Your use of this website is not an offer or solicitation to lend you money. Match Financial, the owner of this website is not a lender and does not make loans or credit decisions. Match Financial may sell all or part of your information to lenders and other persons and you may be contacted by lenders and other persons. Match Financial cannot guarantee any loan, credit approval, or amount, and everything on this site should be considered a commercial advertisement. Consumer information is submitted to multiple lenders in order to provide consumers the best chance for approval. There is no fee to use these services, and Match Financial is not an agent or representative of any lender or service provider and does not endorse any loan, service or product.
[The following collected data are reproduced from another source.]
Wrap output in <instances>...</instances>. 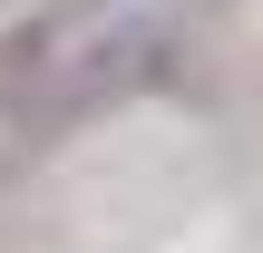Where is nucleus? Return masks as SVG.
<instances>
[{"mask_svg":"<svg viewBox=\"0 0 263 253\" xmlns=\"http://www.w3.org/2000/svg\"><path fill=\"white\" fill-rule=\"evenodd\" d=\"M166 78H176V29L166 20H107L88 39H59L49 59H29V68L0 78V176L29 166V156H49L68 127H88V117H107L127 98L166 88Z\"/></svg>","mask_w":263,"mask_h":253,"instance_id":"1","label":"nucleus"}]
</instances>
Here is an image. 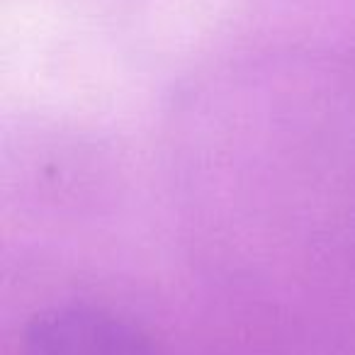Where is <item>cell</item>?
Here are the masks:
<instances>
[{
    "label": "cell",
    "mask_w": 355,
    "mask_h": 355,
    "mask_svg": "<svg viewBox=\"0 0 355 355\" xmlns=\"http://www.w3.org/2000/svg\"><path fill=\"white\" fill-rule=\"evenodd\" d=\"M25 355H151L144 338L98 309H54L27 334Z\"/></svg>",
    "instance_id": "6da1fadb"
}]
</instances>
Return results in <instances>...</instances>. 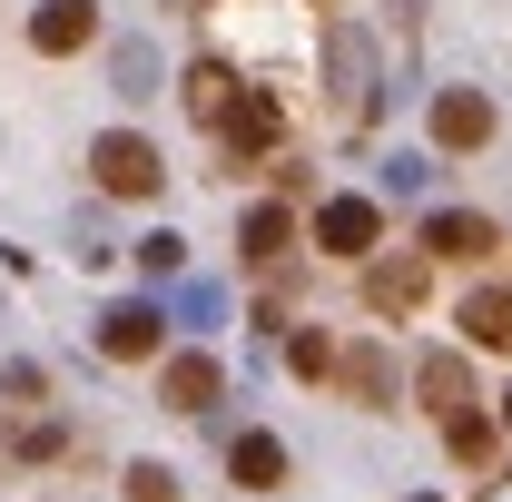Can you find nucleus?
Masks as SVG:
<instances>
[{
    "mask_svg": "<svg viewBox=\"0 0 512 502\" xmlns=\"http://www.w3.org/2000/svg\"><path fill=\"white\" fill-rule=\"evenodd\" d=\"M89 178H99V197H158L168 188V158H158L138 128H109V138L89 148Z\"/></svg>",
    "mask_w": 512,
    "mask_h": 502,
    "instance_id": "1",
    "label": "nucleus"
},
{
    "mask_svg": "<svg viewBox=\"0 0 512 502\" xmlns=\"http://www.w3.org/2000/svg\"><path fill=\"white\" fill-rule=\"evenodd\" d=\"M424 138H434L444 158H473V148H493V99H483V89H434V109H424Z\"/></svg>",
    "mask_w": 512,
    "mask_h": 502,
    "instance_id": "2",
    "label": "nucleus"
},
{
    "mask_svg": "<svg viewBox=\"0 0 512 502\" xmlns=\"http://www.w3.org/2000/svg\"><path fill=\"white\" fill-rule=\"evenodd\" d=\"M375 237H384V207H375V197H325V207H316V247H325V256L365 266Z\"/></svg>",
    "mask_w": 512,
    "mask_h": 502,
    "instance_id": "3",
    "label": "nucleus"
},
{
    "mask_svg": "<svg viewBox=\"0 0 512 502\" xmlns=\"http://www.w3.org/2000/svg\"><path fill=\"white\" fill-rule=\"evenodd\" d=\"M335 394L365 404V414H384V404L404 394V365H394L384 345H335Z\"/></svg>",
    "mask_w": 512,
    "mask_h": 502,
    "instance_id": "4",
    "label": "nucleus"
},
{
    "mask_svg": "<svg viewBox=\"0 0 512 502\" xmlns=\"http://www.w3.org/2000/svg\"><path fill=\"white\" fill-rule=\"evenodd\" d=\"M434 296V256H365V306L375 315H414Z\"/></svg>",
    "mask_w": 512,
    "mask_h": 502,
    "instance_id": "5",
    "label": "nucleus"
},
{
    "mask_svg": "<svg viewBox=\"0 0 512 502\" xmlns=\"http://www.w3.org/2000/svg\"><path fill=\"white\" fill-rule=\"evenodd\" d=\"M276 138H286L276 99H266V89H237V99H227V119H217V148H227V158H266Z\"/></svg>",
    "mask_w": 512,
    "mask_h": 502,
    "instance_id": "6",
    "label": "nucleus"
},
{
    "mask_svg": "<svg viewBox=\"0 0 512 502\" xmlns=\"http://www.w3.org/2000/svg\"><path fill=\"white\" fill-rule=\"evenodd\" d=\"M99 40V0H40L30 10V50L40 60H69V50H89Z\"/></svg>",
    "mask_w": 512,
    "mask_h": 502,
    "instance_id": "7",
    "label": "nucleus"
},
{
    "mask_svg": "<svg viewBox=\"0 0 512 502\" xmlns=\"http://www.w3.org/2000/svg\"><path fill=\"white\" fill-rule=\"evenodd\" d=\"M493 217H473V207H434L424 217V256H444V266H473V256H493Z\"/></svg>",
    "mask_w": 512,
    "mask_h": 502,
    "instance_id": "8",
    "label": "nucleus"
},
{
    "mask_svg": "<svg viewBox=\"0 0 512 502\" xmlns=\"http://www.w3.org/2000/svg\"><path fill=\"white\" fill-rule=\"evenodd\" d=\"M217 394H227V375H217V355H197V345L158 365V404H168V414H207Z\"/></svg>",
    "mask_w": 512,
    "mask_h": 502,
    "instance_id": "9",
    "label": "nucleus"
},
{
    "mask_svg": "<svg viewBox=\"0 0 512 502\" xmlns=\"http://www.w3.org/2000/svg\"><path fill=\"white\" fill-rule=\"evenodd\" d=\"M414 394H424V414H473V365H463V355H444V345H434V355H414Z\"/></svg>",
    "mask_w": 512,
    "mask_h": 502,
    "instance_id": "10",
    "label": "nucleus"
},
{
    "mask_svg": "<svg viewBox=\"0 0 512 502\" xmlns=\"http://www.w3.org/2000/svg\"><path fill=\"white\" fill-rule=\"evenodd\" d=\"M158 325H168L158 306H109L99 315V355H109V365H148V355H158Z\"/></svg>",
    "mask_w": 512,
    "mask_h": 502,
    "instance_id": "11",
    "label": "nucleus"
},
{
    "mask_svg": "<svg viewBox=\"0 0 512 502\" xmlns=\"http://www.w3.org/2000/svg\"><path fill=\"white\" fill-rule=\"evenodd\" d=\"M463 345L473 355H512V286H473L463 296Z\"/></svg>",
    "mask_w": 512,
    "mask_h": 502,
    "instance_id": "12",
    "label": "nucleus"
},
{
    "mask_svg": "<svg viewBox=\"0 0 512 502\" xmlns=\"http://www.w3.org/2000/svg\"><path fill=\"white\" fill-rule=\"evenodd\" d=\"M325 69H335V109H345V119H375V89H365L375 69H365V40H355V30L325 40Z\"/></svg>",
    "mask_w": 512,
    "mask_h": 502,
    "instance_id": "13",
    "label": "nucleus"
},
{
    "mask_svg": "<svg viewBox=\"0 0 512 502\" xmlns=\"http://www.w3.org/2000/svg\"><path fill=\"white\" fill-rule=\"evenodd\" d=\"M237 247H247V266H276V256L296 247V217H286V197H256L247 217H237Z\"/></svg>",
    "mask_w": 512,
    "mask_h": 502,
    "instance_id": "14",
    "label": "nucleus"
},
{
    "mask_svg": "<svg viewBox=\"0 0 512 502\" xmlns=\"http://www.w3.org/2000/svg\"><path fill=\"white\" fill-rule=\"evenodd\" d=\"M227 483H237V493H276V483H286V443L276 434H237L227 443Z\"/></svg>",
    "mask_w": 512,
    "mask_h": 502,
    "instance_id": "15",
    "label": "nucleus"
},
{
    "mask_svg": "<svg viewBox=\"0 0 512 502\" xmlns=\"http://www.w3.org/2000/svg\"><path fill=\"white\" fill-rule=\"evenodd\" d=\"M237 89H247V79H237L227 60H197L188 79H178V99H188V119H197V128H217V119H227V99H237Z\"/></svg>",
    "mask_w": 512,
    "mask_h": 502,
    "instance_id": "16",
    "label": "nucleus"
},
{
    "mask_svg": "<svg viewBox=\"0 0 512 502\" xmlns=\"http://www.w3.org/2000/svg\"><path fill=\"white\" fill-rule=\"evenodd\" d=\"M444 443H453V463H463V473H493V453H503V434H493L483 414H453Z\"/></svg>",
    "mask_w": 512,
    "mask_h": 502,
    "instance_id": "17",
    "label": "nucleus"
},
{
    "mask_svg": "<svg viewBox=\"0 0 512 502\" xmlns=\"http://www.w3.org/2000/svg\"><path fill=\"white\" fill-rule=\"evenodd\" d=\"M286 365H296L306 384H335V345H325L316 325H296V335H286Z\"/></svg>",
    "mask_w": 512,
    "mask_h": 502,
    "instance_id": "18",
    "label": "nucleus"
},
{
    "mask_svg": "<svg viewBox=\"0 0 512 502\" xmlns=\"http://www.w3.org/2000/svg\"><path fill=\"white\" fill-rule=\"evenodd\" d=\"M128 502H178V473L168 463H128Z\"/></svg>",
    "mask_w": 512,
    "mask_h": 502,
    "instance_id": "19",
    "label": "nucleus"
},
{
    "mask_svg": "<svg viewBox=\"0 0 512 502\" xmlns=\"http://www.w3.org/2000/svg\"><path fill=\"white\" fill-rule=\"evenodd\" d=\"M148 79H158V50L128 40V50H119V89H128V99H148Z\"/></svg>",
    "mask_w": 512,
    "mask_h": 502,
    "instance_id": "20",
    "label": "nucleus"
},
{
    "mask_svg": "<svg viewBox=\"0 0 512 502\" xmlns=\"http://www.w3.org/2000/svg\"><path fill=\"white\" fill-rule=\"evenodd\" d=\"M0 394H10V404H40V394H50V375L20 355V365H0Z\"/></svg>",
    "mask_w": 512,
    "mask_h": 502,
    "instance_id": "21",
    "label": "nucleus"
},
{
    "mask_svg": "<svg viewBox=\"0 0 512 502\" xmlns=\"http://www.w3.org/2000/svg\"><path fill=\"white\" fill-rule=\"evenodd\" d=\"M10 453H20V463H50V453H60V424H20Z\"/></svg>",
    "mask_w": 512,
    "mask_h": 502,
    "instance_id": "22",
    "label": "nucleus"
},
{
    "mask_svg": "<svg viewBox=\"0 0 512 502\" xmlns=\"http://www.w3.org/2000/svg\"><path fill=\"white\" fill-rule=\"evenodd\" d=\"M138 256H148V276H178V256H188V247H178V237H138Z\"/></svg>",
    "mask_w": 512,
    "mask_h": 502,
    "instance_id": "23",
    "label": "nucleus"
},
{
    "mask_svg": "<svg viewBox=\"0 0 512 502\" xmlns=\"http://www.w3.org/2000/svg\"><path fill=\"white\" fill-rule=\"evenodd\" d=\"M503 424H512V394H503Z\"/></svg>",
    "mask_w": 512,
    "mask_h": 502,
    "instance_id": "24",
    "label": "nucleus"
},
{
    "mask_svg": "<svg viewBox=\"0 0 512 502\" xmlns=\"http://www.w3.org/2000/svg\"><path fill=\"white\" fill-rule=\"evenodd\" d=\"M414 502H444V493H414Z\"/></svg>",
    "mask_w": 512,
    "mask_h": 502,
    "instance_id": "25",
    "label": "nucleus"
}]
</instances>
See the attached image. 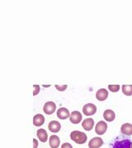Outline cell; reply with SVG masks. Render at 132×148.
<instances>
[{"label": "cell", "mask_w": 132, "mask_h": 148, "mask_svg": "<svg viewBox=\"0 0 132 148\" xmlns=\"http://www.w3.org/2000/svg\"><path fill=\"white\" fill-rule=\"evenodd\" d=\"M107 130V123L104 121H99L95 127V132L97 135H103Z\"/></svg>", "instance_id": "5b68a950"}, {"label": "cell", "mask_w": 132, "mask_h": 148, "mask_svg": "<svg viewBox=\"0 0 132 148\" xmlns=\"http://www.w3.org/2000/svg\"><path fill=\"white\" fill-rule=\"evenodd\" d=\"M38 147V142H37V139H33V148H37Z\"/></svg>", "instance_id": "7402d4cb"}, {"label": "cell", "mask_w": 132, "mask_h": 148, "mask_svg": "<svg viewBox=\"0 0 132 148\" xmlns=\"http://www.w3.org/2000/svg\"><path fill=\"white\" fill-rule=\"evenodd\" d=\"M123 94L126 96L132 95V85H123L122 87Z\"/></svg>", "instance_id": "e0dca14e"}, {"label": "cell", "mask_w": 132, "mask_h": 148, "mask_svg": "<svg viewBox=\"0 0 132 148\" xmlns=\"http://www.w3.org/2000/svg\"><path fill=\"white\" fill-rule=\"evenodd\" d=\"M107 97H108V91L104 88H101L96 93V98L97 101H104L107 99Z\"/></svg>", "instance_id": "ba28073f"}, {"label": "cell", "mask_w": 132, "mask_h": 148, "mask_svg": "<svg viewBox=\"0 0 132 148\" xmlns=\"http://www.w3.org/2000/svg\"><path fill=\"white\" fill-rule=\"evenodd\" d=\"M131 144L132 143L131 142V140L123 139L120 141H116L112 146V148H131Z\"/></svg>", "instance_id": "3957f363"}, {"label": "cell", "mask_w": 132, "mask_h": 148, "mask_svg": "<svg viewBox=\"0 0 132 148\" xmlns=\"http://www.w3.org/2000/svg\"><path fill=\"white\" fill-rule=\"evenodd\" d=\"M70 138L73 142L77 144H84L87 142L88 137L84 132L75 130L70 133Z\"/></svg>", "instance_id": "6da1fadb"}, {"label": "cell", "mask_w": 132, "mask_h": 148, "mask_svg": "<svg viewBox=\"0 0 132 148\" xmlns=\"http://www.w3.org/2000/svg\"><path fill=\"white\" fill-rule=\"evenodd\" d=\"M103 140L100 137H96L92 138L88 143V147L89 148H100L103 145Z\"/></svg>", "instance_id": "52a82bcc"}, {"label": "cell", "mask_w": 132, "mask_h": 148, "mask_svg": "<svg viewBox=\"0 0 132 148\" xmlns=\"http://www.w3.org/2000/svg\"><path fill=\"white\" fill-rule=\"evenodd\" d=\"M108 89L111 90V92H117L120 90V85H109Z\"/></svg>", "instance_id": "ac0fdd59"}, {"label": "cell", "mask_w": 132, "mask_h": 148, "mask_svg": "<svg viewBox=\"0 0 132 148\" xmlns=\"http://www.w3.org/2000/svg\"><path fill=\"white\" fill-rule=\"evenodd\" d=\"M69 119L70 122L74 124H78L80 122L82 121L83 119V116H82V114L79 112V111H73L71 114H70V116H69Z\"/></svg>", "instance_id": "8992f818"}, {"label": "cell", "mask_w": 132, "mask_h": 148, "mask_svg": "<svg viewBox=\"0 0 132 148\" xmlns=\"http://www.w3.org/2000/svg\"><path fill=\"white\" fill-rule=\"evenodd\" d=\"M96 112H97V106L94 104L88 103L83 107V113L86 116H92L95 114Z\"/></svg>", "instance_id": "7a4b0ae2"}, {"label": "cell", "mask_w": 132, "mask_h": 148, "mask_svg": "<svg viewBox=\"0 0 132 148\" xmlns=\"http://www.w3.org/2000/svg\"><path fill=\"white\" fill-rule=\"evenodd\" d=\"M37 137H38V138H39V140H40L41 143H46V142L47 141L48 134L45 129H43V128L38 129L37 132Z\"/></svg>", "instance_id": "2e32d148"}, {"label": "cell", "mask_w": 132, "mask_h": 148, "mask_svg": "<svg viewBox=\"0 0 132 148\" xmlns=\"http://www.w3.org/2000/svg\"><path fill=\"white\" fill-rule=\"evenodd\" d=\"M82 127L86 131H91L94 127V120L92 118H88L82 122Z\"/></svg>", "instance_id": "9c48e42d"}, {"label": "cell", "mask_w": 132, "mask_h": 148, "mask_svg": "<svg viewBox=\"0 0 132 148\" xmlns=\"http://www.w3.org/2000/svg\"><path fill=\"white\" fill-rule=\"evenodd\" d=\"M50 147L51 148H58L60 145V139L56 135H52L50 138Z\"/></svg>", "instance_id": "9a60e30c"}, {"label": "cell", "mask_w": 132, "mask_h": 148, "mask_svg": "<svg viewBox=\"0 0 132 148\" xmlns=\"http://www.w3.org/2000/svg\"><path fill=\"white\" fill-rule=\"evenodd\" d=\"M121 132L122 134L124 135H127V136H131L132 135V124L131 123H124L122 124L121 127Z\"/></svg>", "instance_id": "4fadbf2b"}, {"label": "cell", "mask_w": 132, "mask_h": 148, "mask_svg": "<svg viewBox=\"0 0 132 148\" xmlns=\"http://www.w3.org/2000/svg\"><path fill=\"white\" fill-rule=\"evenodd\" d=\"M55 110H56V105L53 101H48L44 105V107H43V110L45 112V114H46L48 115L54 114Z\"/></svg>", "instance_id": "277c9868"}, {"label": "cell", "mask_w": 132, "mask_h": 148, "mask_svg": "<svg viewBox=\"0 0 132 148\" xmlns=\"http://www.w3.org/2000/svg\"><path fill=\"white\" fill-rule=\"evenodd\" d=\"M131 148H132V144H131Z\"/></svg>", "instance_id": "603a6c76"}, {"label": "cell", "mask_w": 132, "mask_h": 148, "mask_svg": "<svg viewBox=\"0 0 132 148\" xmlns=\"http://www.w3.org/2000/svg\"><path fill=\"white\" fill-rule=\"evenodd\" d=\"M61 148H73L72 147V145L69 143H65L62 144V146H61Z\"/></svg>", "instance_id": "44dd1931"}, {"label": "cell", "mask_w": 132, "mask_h": 148, "mask_svg": "<svg viewBox=\"0 0 132 148\" xmlns=\"http://www.w3.org/2000/svg\"><path fill=\"white\" fill-rule=\"evenodd\" d=\"M34 88V91H33V95H37L39 92H40V86L39 85H34L33 86Z\"/></svg>", "instance_id": "ffe728a7"}, {"label": "cell", "mask_w": 132, "mask_h": 148, "mask_svg": "<svg viewBox=\"0 0 132 148\" xmlns=\"http://www.w3.org/2000/svg\"><path fill=\"white\" fill-rule=\"evenodd\" d=\"M55 88L58 90H59V91H64V90H66L67 87H68L67 85H55Z\"/></svg>", "instance_id": "d6986e66"}, {"label": "cell", "mask_w": 132, "mask_h": 148, "mask_svg": "<svg viewBox=\"0 0 132 148\" xmlns=\"http://www.w3.org/2000/svg\"><path fill=\"white\" fill-rule=\"evenodd\" d=\"M48 128L51 132L56 133V132H59V130L61 128V125L58 121L53 120V121L50 122V123L48 125Z\"/></svg>", "instance_id": "8fae6325"}, {"label": "cell", "mask_w": 132, "mask_h": 148, "mask_svg": "<svg viewBox=\"0 0 132 148\" xmlns=\"http://www.w3.org/2000/svg\"><path fill=\"white\" fill-rule=\"evenodd\" d=\"M45 123V117L43 116L42 114H36L34 118H33V124L36 126V127H41Z\"/></svg>", "instance_id": "5bb4252c"}, {"label": "cell", "mask_w": 132, "mask_h": 148, "mask_svg": "<svg viewBox=\"0 0 132 148\" xmlns=\"http://www.w3.org/2000/svg\"><path fill=\"white\" fill-rule=\"evenodd\" d=\"M69 116H70V114H69V110L64 107L59 108L57 110V117L59 119H66L69 118Z\"/></svg>", "instance_id": "30bf717a"}, {"label": "cell", "mask_w": 132, "mask_h": 148, "mask_svg": "<svg viewBox=\"0 0 132 148\" xmlns=\"http://www.w3.org/2000/svg\"><path fill=\"white\" fill-rule=\"evenodd\" d=\"M103 118L106 122H112L116 119V114L111 110H106L103 113Z\"/></svg>", "instance_id": "7c38bea8"}]
</instances>
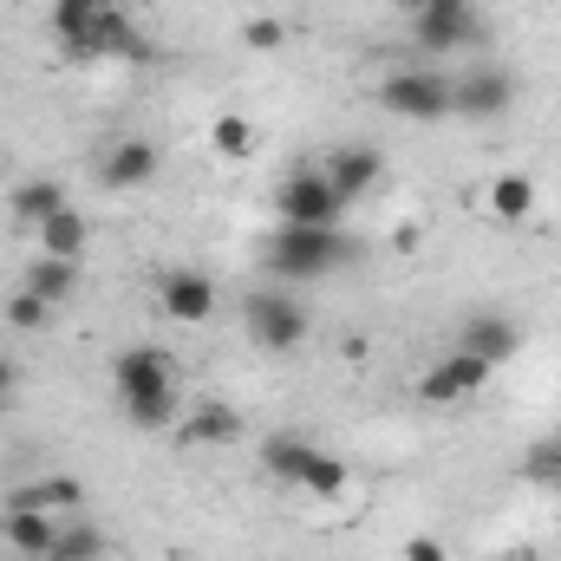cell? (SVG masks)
Returning a JSON list of instances; mask_svg holds the SVG:
<instances>
[{
    "instance_id": "6da1fadb",
    "label": "cell",
    "mask_w": 561,
    "mask_h": 561,
    "mask_svg": "<svg viewBox=\"0 0 561 561\" xmlns=\"http://www.w3.org/2000/svg\"><path fill=\"white\" fill-rule=\"evenodd\" d=\"M359 249H353V236L346 229H294V222H280L275 236L262 242V268L275 280H320L333 275L340 262H353Z\"/></svg>"
},
{
    "instance_id": "7a4b0ae2",
    "label": "cell",
    "mask_w": 561,
    "mask_h": 561,
    "mask_svg": "<svg viewBox=\"0 0 561 561\" xmlns=\"http://www.w3.org/2000/svg\"><path fill=\"white\" fill-rule=\"evenodd\" d=\"M275 216L294 222V229H340L346 196L333 190V176H327L320 163H300V170H287L275 183Z\"/></svg>"
},
{
    "instance_id": "3957f363",
    "label": "cell",
    "mask_w": 561,
    "mask_h": 561,
    "mask_svg": "<svg viewBox=\"0 0 561 561\" xmlns=\"http://www.w3.org/2000/svg\"><path fill=\"white\" fill-rule=\"evenodd\" d=\"M379 112H392V118H405V125H444L450 118V72H437V66H405V72H392V79H379Z\"/></svg>"
},
{
    "instance_id": "277c9868",
    "label": "cell",
    "mask_w": 561,
    "mask_h": 561,
    "mask_svg": "<svg viewBox=\"0 0 561 561\" xmlns=\"http://www.w3.org/2000/svg\"><path fill=\"white\" fill-rule=\"evenodd\" d=\"M242 327H249V340H255L262 353H294V346L307 340V307H300L287 287H255V294L242 300Z\"/></svg>"
},
{
    "instance_id": "5b68a950",
    "label": "cell",
    "mask_w": 561,
    "mask_h": 561,
    "mask_svg": "<svg viewBox=\"0 0 561 561\" xmlns=\"http://www.w3.org/2000/svg\"><path fill=\"white\" fill-rule=\"evenodd\" d=\"M112 386H118V405H144V399H170L183 392V373L163 346H125L112 359Z\"/></svg>"
},
{
    "instance_id": "8992f818",
    "label": "cell",
    "mask_w": 561,
    "mask_h": 561,
    "mask_svg": "<svg viewBox=\"0 0 561 561\" xmlns=\"http://www.w3.org/2000/svg\"><path fill=\"white\" fill-rule=\"evenodd\" d=\"M516 105V72L503 66H477V72H450V118L463 125H490Z\"/></svg>"
},
{
    "instance_id": "52a82bcc",
    "label": "cell",
    "mask_w": 561,
    "mask_h": 561,
    "mask_svg": "<svg viewBox=\"0 0 561 561\" xmlns=\"http://www.w3.org/2000/svg\"><path fill=\"white\" fill-rule=\"evenodd\" d=\"M477 7L470 0H431L419 7V20H412V39H419L424 59H450V53H463V46H477Z\"/></svg>"
},
{
    "instance_id": "ba28073f",
    "label": "cell",
    "mask_w": 561,
    "mask_h": 561,
    "mask_svg": "<svg viewBox=\"0 0 561 561\" xmlns=\"http://www.w3.org/2000/svg\"><path fill=\"white\" fill-rule=\"evenodd\" d=\"M490 359H477V353H463V346H450L437 366H424L419 373V399L424 405H463V399H477L483 386H490Z\"/></svg>"
},
{
    "instance_id": "9c48e42d",
    "label": "cell",
    "mask_w": 561,
    "mask_h": 561,
    "mask_svg": "<svg viewBox=\"0 0 561 561\" xmlns=\"http://www.w3.org/2000/svg\"><path fill=\"white\" fill-rule=\"evenodd\" d=\"M157 307L176 327H203V320H216V280L203 268H170V275H157Z\"/></svg>"
},
{
    "instance_id": "30bf717a",
    "label": "cell",
    "mask_w": 561,
    "mask_h": 561,
    "mask_svg": "<svg viewBox=\"0 0 561 561\" xmlns=\"http://www.w3.org/2000/svg\"><path fill=\"white\" fill-rule=\"evenodd\" d=\"M320 170L333 176V190H340L346 203H359V196L379 190V176H386V150H373V144H333V150L320 157Z\"/></svg>"
},
{
    "instance_id": "8fae6325",
    "label": "cell",
    "mask_w": 561,
    "mask_h": 561,
    "mask_svg": "<svg viewBox=\"0 0 561 561\" xmlns=\"http://www.w3.org/2000/svg\"><path fill=\"white\" fill-rule=\"evenodd\" d=\"M483 209H490V222L523 229V222H536V216H542V190H536V176H529V170H496V176L483 183Z\"/></svg>"
},
{
    "instance_id": "7c38bea8",
    "label": "cell",
    "mask_w": 561,
    "mask_h": 561,
    "mask_svg": "<svg viewBox=\"0 0 561 561\" xmlns=\"http://www.w3.org/2000/svg\"><path fill=\"white\" fill-rule=\"evenodd\" d=\"M157 170H163V150L150 138H118L99 157V183H105V190H150Z\"/></svg>"
},
{
    "instance_id": "4fadbf2b",
    "label": "cell",
    "mask_w": 561,
    "mask_h": 561,
    "mask_svg": "<svg viewBox=\"0 0 561 561\" xmlns=\"http://www.w3.org/2000/svg\"><path fill=\"white\" fill-rule=\"evenodd\" d=\"M144 53H150V46H144L138 20H131L125 7H105V13H99V26H92V39H85L72 59H85V66H92V59H144Z\"/></svg>"
},
{
    "instance_id": "5bb4252c",
    "label": "cell",
    "mask_w": 561,
    "mask_h": 561,
    "mask_svg": "<svg viewBox=\"0 0 561 561\" xmlns=\"http://www.w3.org/2000/svg\"><path fill=\"white\" fill-rule=\"evenodd\" d=\"M457 346H463V353H477V359H490V366H503V359H516L523 327H516V320H503V313H470V320L457 327Z\"/></svg>"
},
{
    "instance_id": "9a60e30c",
    "label": "cell",
    "mask_w": 561,
    "mask_h": 561,
    "mask_svg": "<svg viewBox=\"0 0 561 561\" xmlns=\"http://www.w3.org/2000/svg\"><path fill=\"white\" fill-rule=\"evenodd\" d=\"M170 431H176L183 450H216V444H236L242 437V412L236 405H196V412H183Z\"/></svg>"
},
{
    "instance_id": "2e32d148",
    "label": "cell",
    "mask_w": 561,
    "mask_h": 561,
    "mask_svg": "<svg viewBox=\"0 0 561 561\" xmlns=\"http://www.w3.org/2000/svg\"><path fill=\"white\" fill-rule=\"evenodd\" d=\"M79 280H85V268H79L72 255H39V262L20 275V287L39 294L46 307H72V300H79Z\"/></svg>"
},
{
    "instance_id": "e0dca14e",
    "label": "cell",
    "mask_w": 561,
    "mask_h": 561,
    "mask_svg": "<svg viewBox=\"0 0 561 561\" xmlns=\"http://www.w3.org/2000/svg\"><path fill=\"white\" fill-rule=\"evenodd\" d=\"M7 503H13V510H46V516H79L85 483H79V477H33V483H20Z\"/></svg>"
},
{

This compensation may impact how and where products appear on this site including, for example, the order in which they appear. It is this compensation that enables CardRatings.com to provide you services like access to free tools and information for consumers. CardRatings.com does not review or include all credit card companies or all available credit card offers. Because credit card offers change frequently, please visit the card issuer site for current information. On my credit profile, it shows a total of 76 total accounts — which accounts for a wide mix of credit. I have many credit cards (many of which are closed), a mortgage, student loans (which are now paid off) and auto loans (that are paid off).
The Capital One Platinum Credit Card is a credit-builder card that offers a path to upgrading to a more rewarding credit card in as little as six months. We believe everyone should be able to make financial decisions with confidence. Credit mix is one of the five factors that help determine your FICO® Score☉ and Experian credit report, making up 10% of your score. They’re a tool that lenders use to gauge how responsible you are when it comes to managing money.
For a healthy credit mix, it’s best to have both types of loan in your portfolio. However, it’s normal for those building their credit to be stuck with installment credit first — and that’s ok. The most important part of building your credit score is to pay your bills on time each month. But as time goes on, do your best to have a mix of credit in your portfolio.